Required tasks —
• A. Answer these questions from the mirror dip forum thread:
(i) Which tool did CipherTT use to do the coding?
(ii) What forward speed must the car pass before the mirror returns to its original position?
(iii) According to J400uk, which factory option comes with mirror dipping?
• B. Print the passage of the mirror dip forum thread from "On the lower" up to and including "mirror completely useless.".

Text extract —
— start —

# HELP please- Passenger mirror dip



## falconmick (Mar 12, 2018)

Own MK3 2017MY, trying to code passenger mirror dip in reverse. Can this be done if the car does not have electric memory seats?
If so does anyone have VCDS code? Thanks in advance.


----------



## Toshiba (Jul 8, 2004)

yeah, you can... but there's the problem - it's just not fully functional and kinda pointless..


----------



## F1SpaceMonkey (Nov 21, 2015)

Toshiba said:


> yeah, you can... but there's the problem - it's just not fully functional and kinda pointless..


what do you mean? mine works from factory and is essential when i reverse park.


----------



## CipherTT (Mar 17, 2018)

falconmick said:


> Own MK3 2017MY, trying to code passenger mirror dip in reverse. Can this be done if the car does not have electric memory seats?
> If so does anyone have VCDS code? Thanks in advance.


Yes you can. Don't need electric seats. I used OBDeleven.

Procedure is as follows:
Turn the knob which controls mirror adjustment to 'R' (I assume your's is a left hand drive)
Unit 52 (select the passenger unit, it may vary from left drive hand/right drive hand)
coding
Byte 4
enable bit 2
enable bit 3

You have to leave the knob position in 'R' when putting the reverse gear for mirror to dip. Mirror will come back to original position when you move forward and have crossed atleast 9mph or when you switch off the engine. Let me know if you are successful or not.


----------



## CipherTT (Mar 17, 2018)

Toshiba said:


> yeah, you can... but there's the problem - it's just not fully functional and kinda pointless..


I find it useful as I'm useless in reverse parking and helps to be close to kerb but avoid scratching alloy.

If mirror adjustment knob is in central position and side not selected then mirror wont dip (in cases where dip is not required)


----------



## Toshiba (Jul 8, 2004)

On the lower cars without memory seats the mirror positions are not programable, you need the switch in a set position and its just less than ideal - hence why the TT doesnt have it as standard from factory. I find the dip mirror completely useless.


----------



## J400uk (Dec 6, 2009)

I'm not understanding why people are saying memory seats are needed. The mirror dipping is offered from the factory when you spec power folding mirrors. Can't see how that is different to enabling it via VCDS!


----------



## Toshiba (Jul 8, 2004)

No it's not... it's explained above - go and "try" to program your "dipped" mirror then... you can't, so its half baked at best.


----------



## phazer (Apr 2, 2018)

If you have mirror dip enabled (eg you paid for folding mirrors or programmed it) it's easy to set the mirror. Once you've triggered it you can have it how you like and it'll remember. No need for electric seats. On some VAG cars it'll even remember the setting per key.

— end —

Extracted information —
— start —

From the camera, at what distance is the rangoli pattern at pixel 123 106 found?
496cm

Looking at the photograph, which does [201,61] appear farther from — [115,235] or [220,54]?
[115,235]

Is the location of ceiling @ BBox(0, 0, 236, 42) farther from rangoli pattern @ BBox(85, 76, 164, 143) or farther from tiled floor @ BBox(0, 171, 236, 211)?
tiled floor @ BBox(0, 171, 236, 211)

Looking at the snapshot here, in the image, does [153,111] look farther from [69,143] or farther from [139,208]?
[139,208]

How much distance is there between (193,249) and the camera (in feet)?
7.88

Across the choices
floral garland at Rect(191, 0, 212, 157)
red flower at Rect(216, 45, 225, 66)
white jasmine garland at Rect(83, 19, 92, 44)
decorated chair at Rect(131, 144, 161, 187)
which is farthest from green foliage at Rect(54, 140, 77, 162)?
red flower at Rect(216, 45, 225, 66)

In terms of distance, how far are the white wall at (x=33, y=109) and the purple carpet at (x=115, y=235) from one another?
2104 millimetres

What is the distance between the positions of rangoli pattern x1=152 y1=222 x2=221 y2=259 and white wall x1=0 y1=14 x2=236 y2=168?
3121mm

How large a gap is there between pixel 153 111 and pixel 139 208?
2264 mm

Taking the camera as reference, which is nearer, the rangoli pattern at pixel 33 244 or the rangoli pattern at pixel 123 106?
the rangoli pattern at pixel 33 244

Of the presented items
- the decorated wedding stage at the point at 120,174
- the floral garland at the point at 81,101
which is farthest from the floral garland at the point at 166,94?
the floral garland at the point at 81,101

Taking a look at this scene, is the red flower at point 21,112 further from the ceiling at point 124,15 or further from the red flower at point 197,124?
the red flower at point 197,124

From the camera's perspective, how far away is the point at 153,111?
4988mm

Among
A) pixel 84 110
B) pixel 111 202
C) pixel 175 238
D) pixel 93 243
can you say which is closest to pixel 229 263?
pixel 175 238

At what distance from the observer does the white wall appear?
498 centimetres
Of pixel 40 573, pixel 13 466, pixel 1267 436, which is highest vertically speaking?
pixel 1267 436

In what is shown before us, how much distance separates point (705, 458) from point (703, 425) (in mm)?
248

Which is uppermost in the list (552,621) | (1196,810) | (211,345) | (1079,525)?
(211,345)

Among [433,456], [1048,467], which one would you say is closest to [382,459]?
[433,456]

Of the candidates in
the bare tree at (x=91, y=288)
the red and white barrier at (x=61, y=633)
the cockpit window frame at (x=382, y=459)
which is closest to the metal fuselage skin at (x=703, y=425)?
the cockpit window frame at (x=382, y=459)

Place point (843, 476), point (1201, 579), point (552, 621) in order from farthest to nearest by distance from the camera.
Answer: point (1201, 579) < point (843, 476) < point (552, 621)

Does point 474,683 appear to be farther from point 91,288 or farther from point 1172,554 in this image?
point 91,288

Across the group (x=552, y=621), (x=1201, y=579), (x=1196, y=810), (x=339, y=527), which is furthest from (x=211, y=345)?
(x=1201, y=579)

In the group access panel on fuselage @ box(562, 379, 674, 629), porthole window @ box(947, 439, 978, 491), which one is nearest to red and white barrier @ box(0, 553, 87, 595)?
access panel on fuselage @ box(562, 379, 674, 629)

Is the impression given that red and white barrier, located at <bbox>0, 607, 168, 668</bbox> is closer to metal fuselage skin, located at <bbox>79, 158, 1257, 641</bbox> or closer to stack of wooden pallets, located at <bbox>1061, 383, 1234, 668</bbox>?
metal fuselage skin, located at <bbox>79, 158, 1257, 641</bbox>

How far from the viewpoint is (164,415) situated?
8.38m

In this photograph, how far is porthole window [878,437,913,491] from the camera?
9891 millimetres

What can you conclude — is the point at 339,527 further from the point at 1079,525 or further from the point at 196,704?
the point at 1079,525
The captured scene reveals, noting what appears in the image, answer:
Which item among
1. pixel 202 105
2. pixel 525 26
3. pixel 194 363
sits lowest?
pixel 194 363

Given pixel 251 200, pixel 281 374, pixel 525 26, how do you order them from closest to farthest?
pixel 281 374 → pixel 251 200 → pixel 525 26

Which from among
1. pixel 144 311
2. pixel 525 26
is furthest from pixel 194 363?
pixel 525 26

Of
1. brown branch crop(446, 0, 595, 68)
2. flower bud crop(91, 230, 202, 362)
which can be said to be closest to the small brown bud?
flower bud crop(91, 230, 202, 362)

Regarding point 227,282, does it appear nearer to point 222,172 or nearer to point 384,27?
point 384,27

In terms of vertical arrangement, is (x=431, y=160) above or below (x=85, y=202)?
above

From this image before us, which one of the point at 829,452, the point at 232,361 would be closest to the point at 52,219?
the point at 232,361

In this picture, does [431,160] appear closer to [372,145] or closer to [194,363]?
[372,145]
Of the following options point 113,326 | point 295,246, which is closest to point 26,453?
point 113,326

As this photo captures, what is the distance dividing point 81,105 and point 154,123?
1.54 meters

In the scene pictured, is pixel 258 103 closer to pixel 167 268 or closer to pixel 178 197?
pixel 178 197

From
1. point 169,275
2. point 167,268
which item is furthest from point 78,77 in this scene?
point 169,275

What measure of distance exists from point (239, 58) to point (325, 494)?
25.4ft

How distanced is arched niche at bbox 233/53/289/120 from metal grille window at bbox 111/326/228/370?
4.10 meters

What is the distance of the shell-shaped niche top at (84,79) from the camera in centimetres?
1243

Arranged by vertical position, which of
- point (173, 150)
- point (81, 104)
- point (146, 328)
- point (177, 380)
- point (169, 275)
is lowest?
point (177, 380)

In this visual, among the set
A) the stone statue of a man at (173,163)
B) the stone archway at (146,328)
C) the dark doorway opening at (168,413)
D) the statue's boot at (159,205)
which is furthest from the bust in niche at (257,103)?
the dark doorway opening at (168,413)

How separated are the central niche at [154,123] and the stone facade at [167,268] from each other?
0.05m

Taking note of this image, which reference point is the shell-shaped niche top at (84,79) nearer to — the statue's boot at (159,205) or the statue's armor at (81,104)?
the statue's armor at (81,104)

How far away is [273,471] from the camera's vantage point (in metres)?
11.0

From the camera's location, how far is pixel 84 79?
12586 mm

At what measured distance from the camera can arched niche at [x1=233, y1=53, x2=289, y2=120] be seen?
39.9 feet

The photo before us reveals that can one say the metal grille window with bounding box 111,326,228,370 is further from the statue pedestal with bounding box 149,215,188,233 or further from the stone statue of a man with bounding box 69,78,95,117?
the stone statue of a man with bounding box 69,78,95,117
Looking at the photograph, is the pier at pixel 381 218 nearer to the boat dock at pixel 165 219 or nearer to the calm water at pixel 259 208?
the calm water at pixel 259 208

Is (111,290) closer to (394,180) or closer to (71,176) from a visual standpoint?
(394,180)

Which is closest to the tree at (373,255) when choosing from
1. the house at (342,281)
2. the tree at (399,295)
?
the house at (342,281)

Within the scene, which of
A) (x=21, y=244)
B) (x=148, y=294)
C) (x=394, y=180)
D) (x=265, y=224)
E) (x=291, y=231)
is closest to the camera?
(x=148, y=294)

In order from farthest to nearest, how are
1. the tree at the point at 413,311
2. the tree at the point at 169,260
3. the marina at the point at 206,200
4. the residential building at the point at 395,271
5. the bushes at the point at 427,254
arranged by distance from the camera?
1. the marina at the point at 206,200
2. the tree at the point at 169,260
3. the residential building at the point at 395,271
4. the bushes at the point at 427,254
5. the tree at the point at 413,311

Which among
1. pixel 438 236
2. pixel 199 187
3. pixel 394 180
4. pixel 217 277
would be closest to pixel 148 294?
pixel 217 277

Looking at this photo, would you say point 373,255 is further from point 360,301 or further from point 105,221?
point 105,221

— end —

Responses for each task —
• A.
(i) OBDeleven
(ii) At least 9mph
(iii) Power folding mirrors

• B.
On the lower cars without memory seats the mirror positions are not programable, you need the switch in a set position and its just less than ideal - hence why the TT doesnt have it as standard from factory. I find the dip mirror completely useless.